Another source of risk is emotional strain due to the parents of these children or to themselves about what the results of these tests means to them should a gene be found that may mean they have Alzheimer’s disease, Huntington’s disease, Parkinson’s disease or breast and ovarian cancers. This would cause undo worry on let’s say a child that is found to have the gene for Alzheimer’s disease, this is a disease that strikes late in life these children will be worrying about this their whole life and may not live life the way it was meant to be because at some point in their life they may contract this disease. The other worry, along with this is how this information will be used against these individuals in regards to” insurers, employers, courts, schools, adoption agencies, and the military, among others.” (ELSI, 2011) The timeline on this risk is again not until after the project was completed in 2003; but what happened because of this risk was that Genetic Information Nondiscrimination Act (GINA) became law on May 21, 2008 which handles any discrimination from insurance companies and employers for any employee who had genetic testing done and was found to have had any predisposed gene. The law is not perfect and I am sure many more laws will be created as people find new ways to discriminate people because of this testing that were done. No employer can request this testing to be done without the employee’s knowledge nor can they fire or not hire a person based on these results. Although no case has gone to federal or state courts there were cases that have gone to the Equal Employment Opportunity Commission (EEOC) board who ruled on the decision in favor of the employees.
A force Majeure risk that could happen is if the data for this genetic testing is accidentally left on a laptop that is taken, inadvertently posted to an unsecure site or given to the correct people but they misuse the data. If this were to happen the cost would be enormous because everyone’s information who was stolen is likely to sue and it would set the study back so far because people would no longer trust the people who collected the data and they would not want their information out there to possibly get stolen. This is similar to why some people still today do not use online banking they are afraid if they use it their information can be stolen, unfortunately what they don’t realize is whether they use it or not their information is on the web whether they like it or not.
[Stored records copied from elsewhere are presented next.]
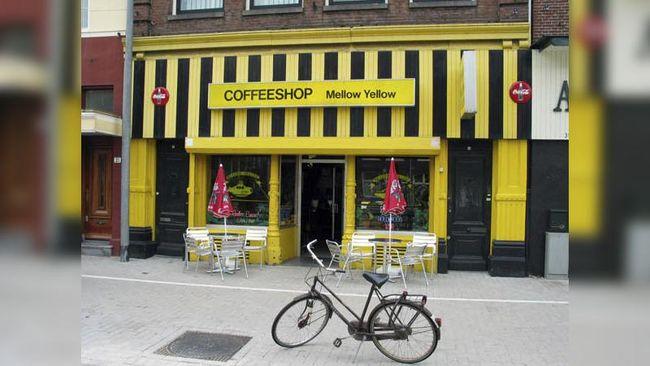 Puluhan Kafe Bermenu Ganja di Belanda Tutup Usaha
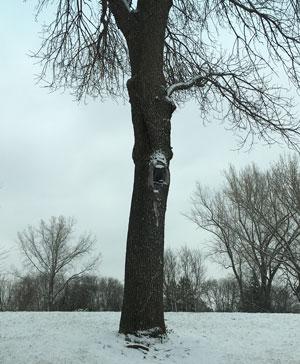 screamingtree1.jpg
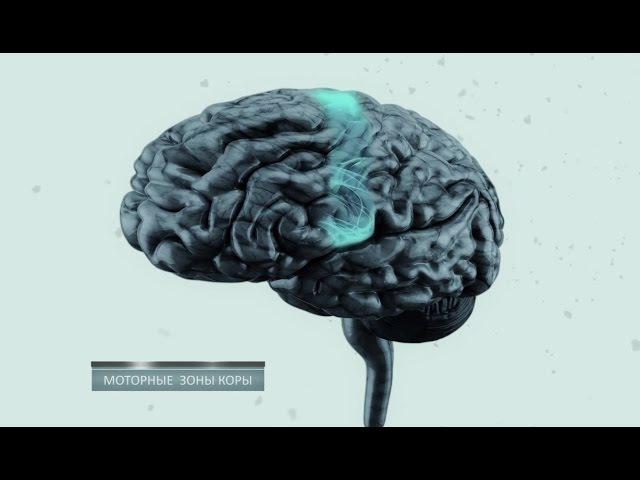 Тайны мозга. Фильм 2 nfqys vjpuf. abkmv 2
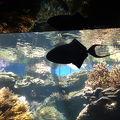 写真:ワイキキ水族館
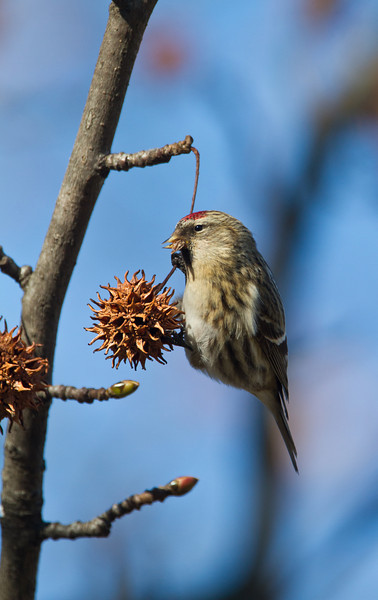 Common Redpoll - February 2012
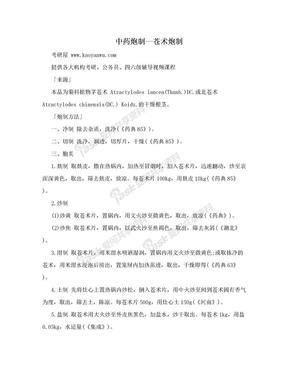 中药炮制—苍术炮制.doc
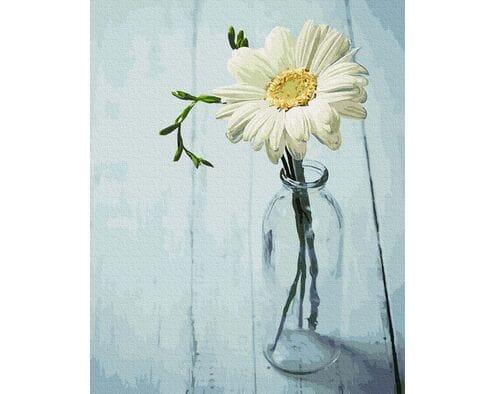 Kwiatek w dzbanku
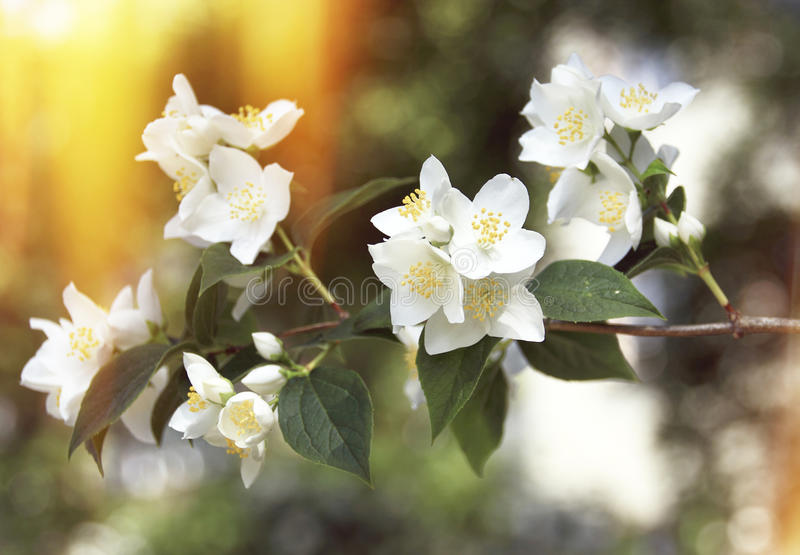Apple Blossom Flowers. Branch on an apple blossom tree, full of white flowers. With yellow golden backdrop royalty free stock photography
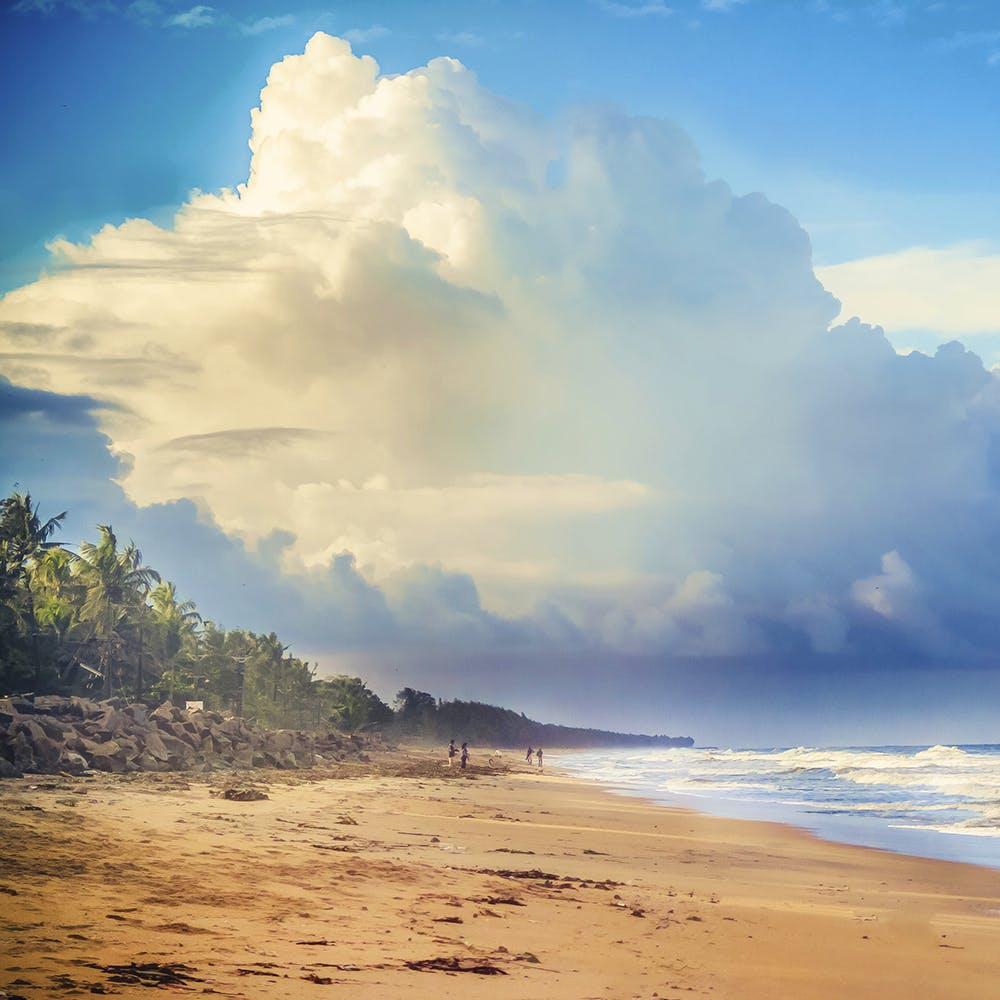 image - Cherai Beach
Systems to Address Construction Project Risk
In this section I will be discussing the risks and how the project can avoid them, share them with another party or mitigating the risk as much as possible. The first risk is likely to happen and is a high risk for the project, because there can be major catastrophe if it does happen for the project. If this risk were to happen it would compromise the integrity of the data for other people to use. The risk mitigation plan would be monthly status reports which would include the description of the risks, the nature of the source meaning the people who are having the complaints as well as what those complaints are and how the data was either used against them or looking into ways to alleviate the social issues that have crept up. The other things that would be included in this report would be the impact of each of these issues and the probability of the failure of the project should these risks get out to the public. The responsibility of these risks would fall onto the project manager to detail these risks and solutions to any of these issues that arose, knowing the probability of these risks is high the PM would also need to look at other avenues to publish the data without compromising the people involved in the testing. The last thing that would be included in this monthly status report would be the decision points and criteria that would be needed in order to close out these risks if that is at all possible with this type of risk.
The second risk that was identified the emotional stress this would be handled with scheduled counseling session groups that would be setup on an as needed basis to help people deal with the fact that they have a chance of getting or inheriting these diseases and a way to help them live a longer and healthier life if possible. There really is no other option that I can see to handle this risk, and this risk would need to be monitored constantly and for a long period of time even after the data has been released. Since the results of this testing can affect people for years to come this may be something that will have to be included in a Reliability and Maintainability plan that will be based on appropriate standards so that individuals can get the help they need at any given time throughout their lifetime. This risk is likely to happen, but is a low priority, because we cannot tell how long it will take for a person to be ready to cope with the changes that may affect their lives.
The last risk is force majeure risk which is a risk that can happen at any given time and is an unavoidable accident. This risk is not likely to happen, but if it does it would be of high priority. This risk would require procedures to be put in place on how the data is handled and who it is given to. One way to possibly minimize the risk would be to have a confidentiality agreement for anyone who is given the data and at least push the responsibility on to them. This would be like the HIPPA agreement that currently exists for all healthcare information, this may apply to this risk but more research would have to be defined to make sure that the HIPPA agreement covers everything having to do with genetics as well. The other risk plan that would be needed is a plan that would say how this data is being saved as well as being stored and on what it is being stored on.
The people that would be involved for these risks would be the project manager, team and stakeholders. The other thing that would have to be considered is any third party people involved in these risks that may need to be included, but a risk analysis should be able to tell us who else would need to be involved. The planning for these risks would not be a static document it should be constantly changing as risks happen as well as any new risks to these areas occur; another thing that should happen is if it is determined that these risks are no longer a threat they should be removed from the risk action plans as needed.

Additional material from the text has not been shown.